EXERCISE:
Where a picture appears, skip it and copy everything else in the listing exactly.

•••••

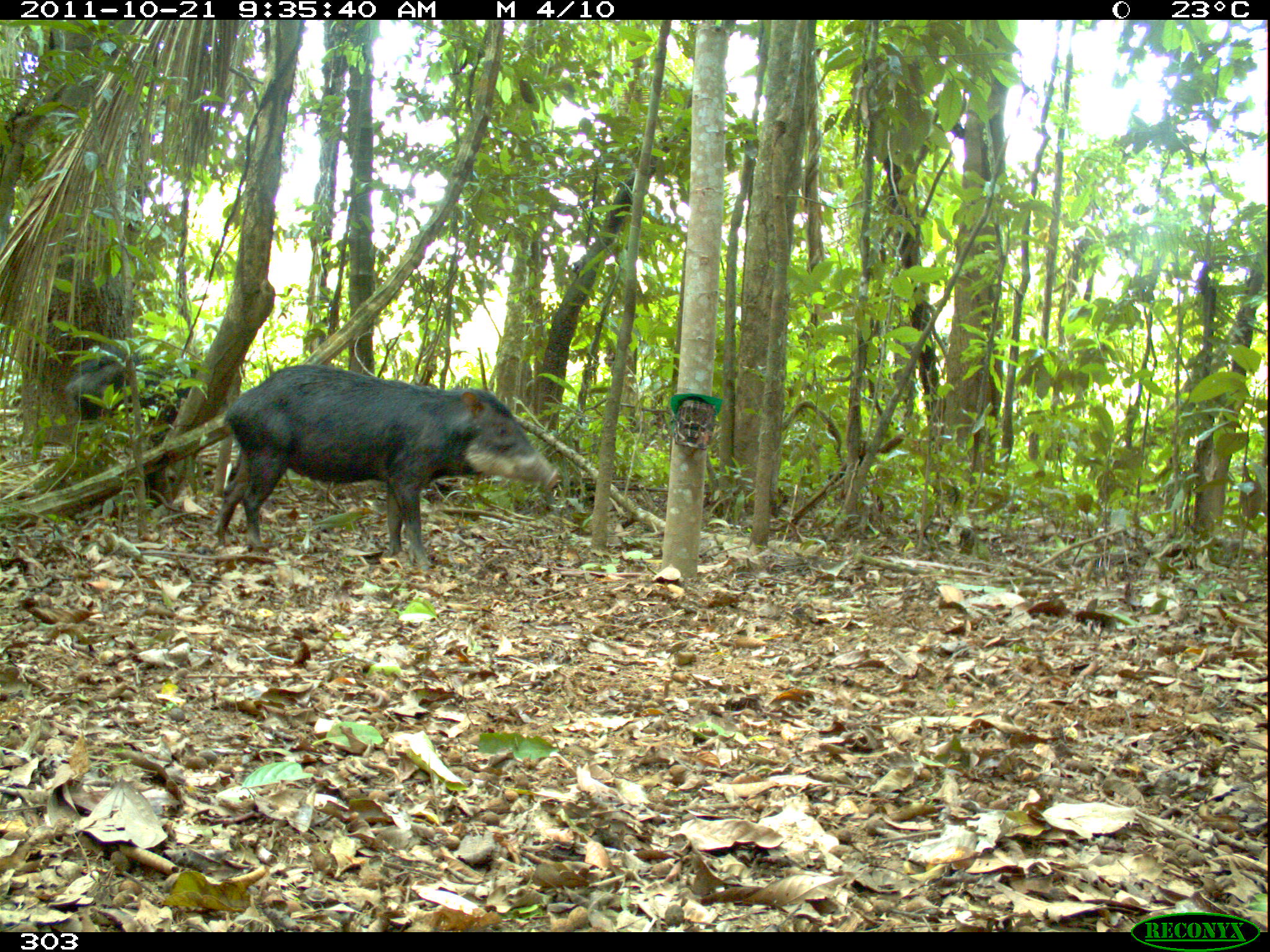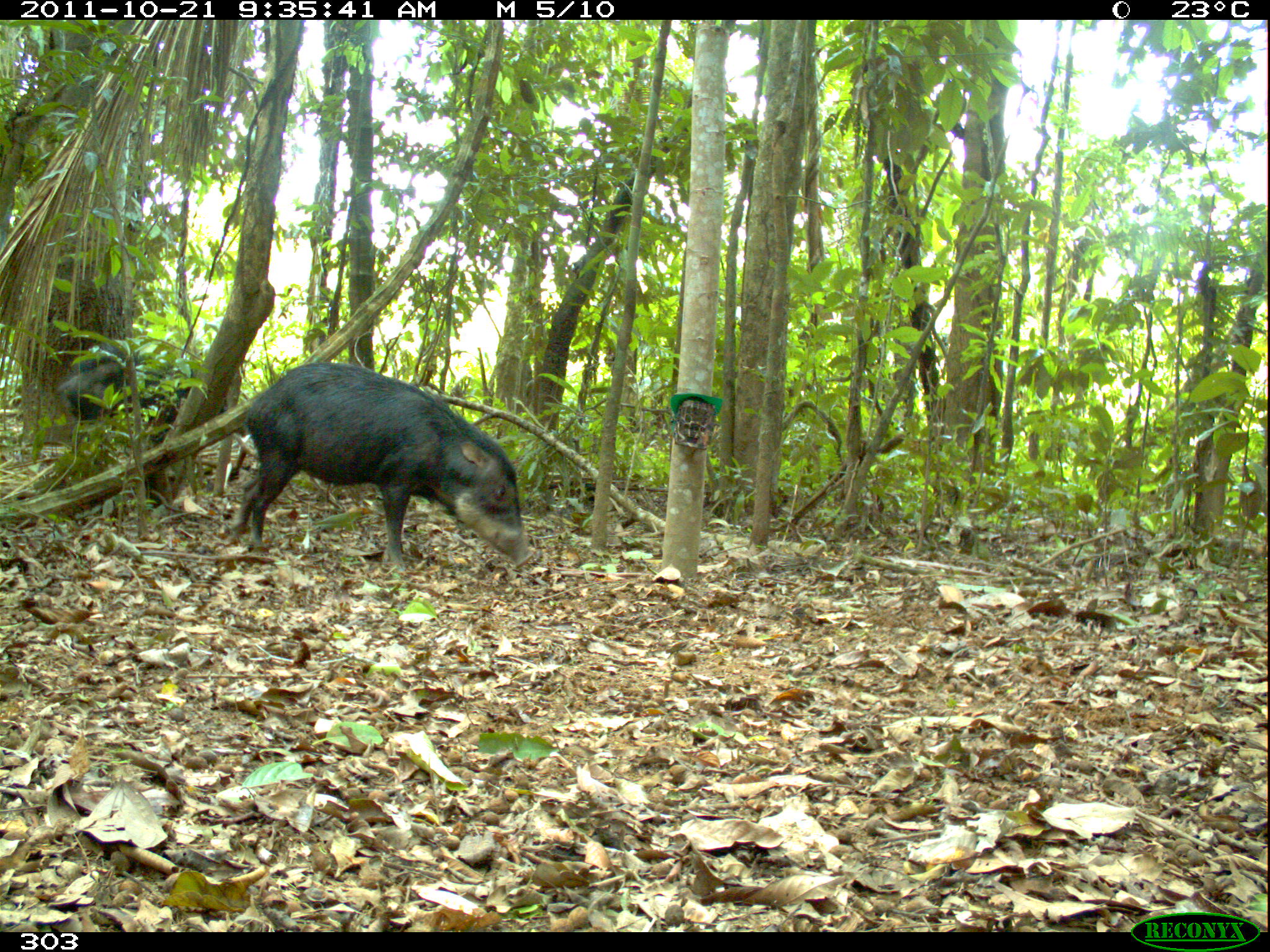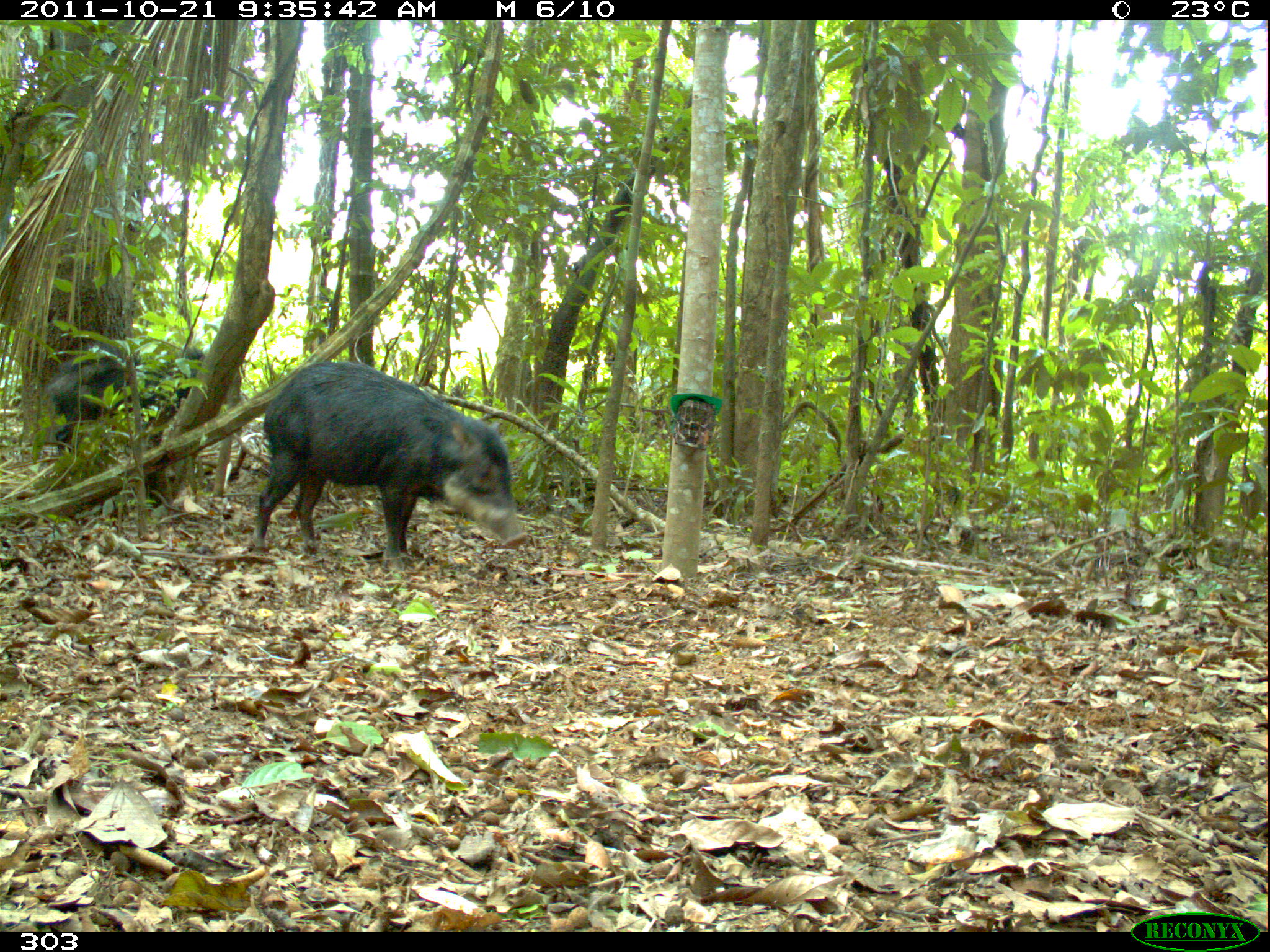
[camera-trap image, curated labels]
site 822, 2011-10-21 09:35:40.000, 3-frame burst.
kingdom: Animalia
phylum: Chordata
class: Mammalia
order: Artiodactyla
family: Tayassuidae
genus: Tayassu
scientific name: Tayassu pecari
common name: white-lipped peccary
Tayassu pecari (white-lipped peccary).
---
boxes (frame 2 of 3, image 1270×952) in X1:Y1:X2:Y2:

•••••

WRITTEN SOLUTION:
[camera-trap image, curated labels]
site 822, 2011-10-21 09:35:40.000, 3-frame burst.
kingdom: Animalia
phylum: Chordata
class: Mammalia
order: Artiodactyla
family: Tayassuidae
genus: Tayassu
scientific name: Tayassu pecari
common name: white-lipped peccary
Tayassu pecari (white-lipped peccary).
---
boxes (frame 2 of 3, image 1270×952) in X1:Y1:X2:Y2:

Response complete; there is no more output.